# Hay feeder for goats with horns



## Seth (Jan 3, 2014)

We have two nigerian dwarfs and two alpine does.  The largest doe (alpine) is bullying the two NDs, and keeping them from the hay feeder.  The current hay feeder is a slanted frame with fencing on it.  The fencing is small enough that small goats with horns will not get their heads in there, but big enough that the larger goats can still get their mouths in there.  At least that's the theory.  I'm worried that part of the bullying is that the bigger goats cannot easily get enough hay out of it.


 

So I am going to build a new hay feeder this weekend.  Any suggestions for large and small goats with horns?  I'm considering something like this keyhole feeder, but instead of round holes at the top, it would be open above.
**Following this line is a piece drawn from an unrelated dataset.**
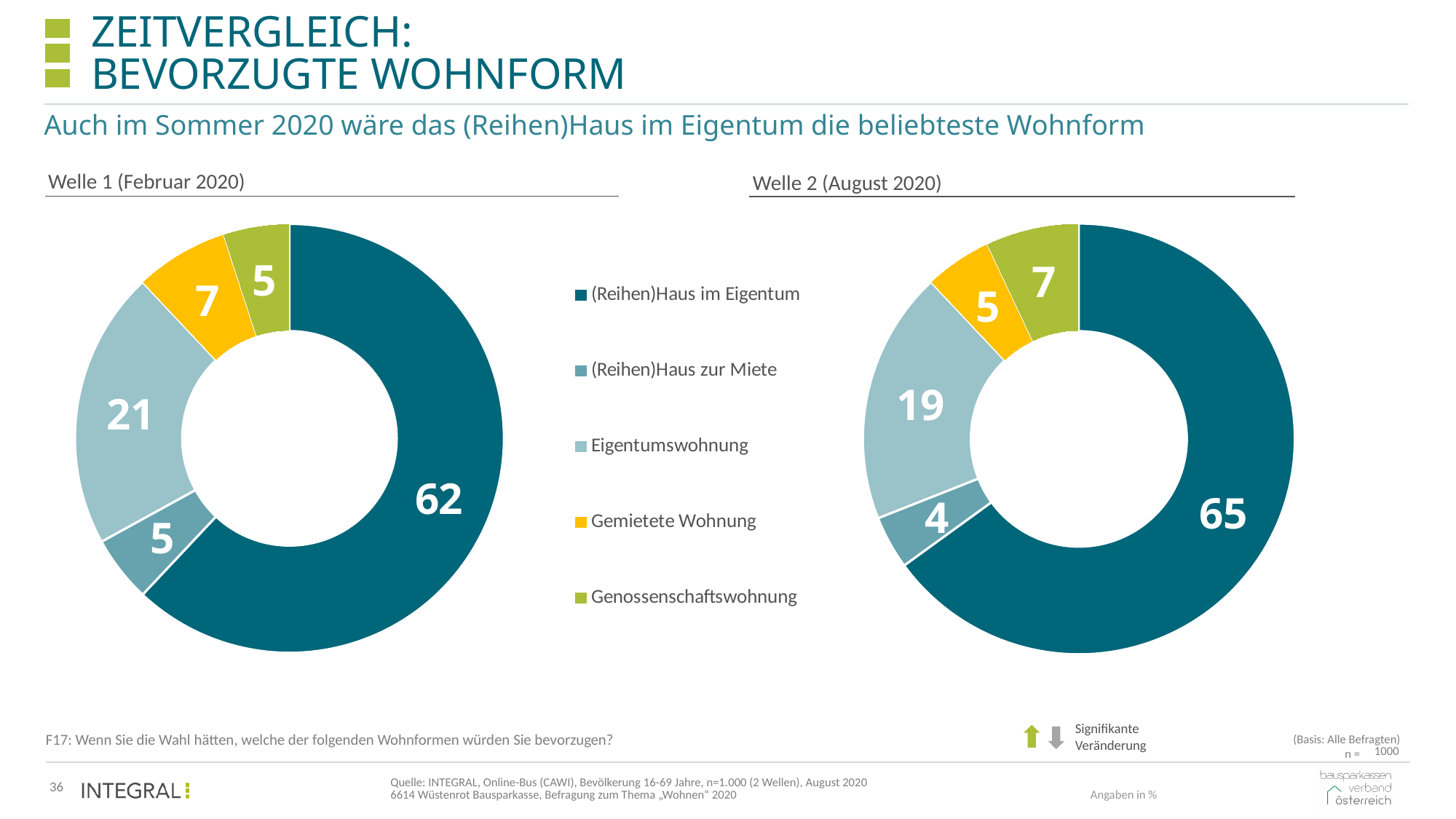
What type of chart is used for Welle 1 (Februar 2020)? Donut (pie) chart In the Welle 2 (August 2020) chart, which category has the lowest value? (Reihen)Haus zur Miete In the Welle 2 (August 2020) chart, what is the value for Eigentumswohnung? 19 In the Welle 1 (Februar 2020) chart, what is the difference between Eigentumswohnung and Gemietete Wohnung? 14 How many categories does each donut chart show? 5 Which is larger: Genossenschaftswohnung in Welle 1 (Februar 2020) or in Welle 2 (August 2020)? Welle 2 (August 2020) In the Welle 2 (August 2020) chart, which category has the highest value? (Reihen)Haus im Eigentum In the Welle 2 (August 2020) chart, what is the value for (Reihen)Haus zur Miete? 4 Which colour represents Gemietete Wohnung in the legend? Yellow In the Welle 1 (Februar 2020) chart, what is the value for Gemietete Wohnung? 7 What is the difference between the (Reihen)Haus im Eigentum value in Welle 2 (August 2020) and in Welle 1 (Februar 2020)? 3 In the Welle 1 (Februar 2020) chart, what is the value for (Reihen)Haus im Eigentum? 62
Something like this, but indoors:






Any other clever ideas?  Is this too complicated and I should just make a simple trough?  Do you need this kind of dividers?

Thanks!


----------



## elevan (Jan 6, 2014)

I think your current hay feeder is sufficient but I would build 1 or 2 more so that the goats don't have to eat from the same one.  I often worry when I see those keyhole feeder that a goat will be butted in the side while their head is in there and it'll be the death of them.


----------



## 20kidsonhill (Jan 7, 2014)

I am not a fan of key hole feeders and if you have different sized goats, a smaller goat with their head stuck in the key hole feeder could get rammed.  Honestly, I have not used key hole feeders, but I just don't see it being that user friendly with goats always banging into each other.


----------



## Seth (Jan 7, 2014)

Hi @20kidsonhill and @elevan - Thanks!  I agree about getting hurt while eating.  We made a test feeder last night.  Our slots opened at the top so no one could get stuck.  But the V turned out to be too wide, so they just reach in and pull out all the hay - huge amount of waste.

Making a second feeder like our original one is a good idea.

Thanks!
Seth


----------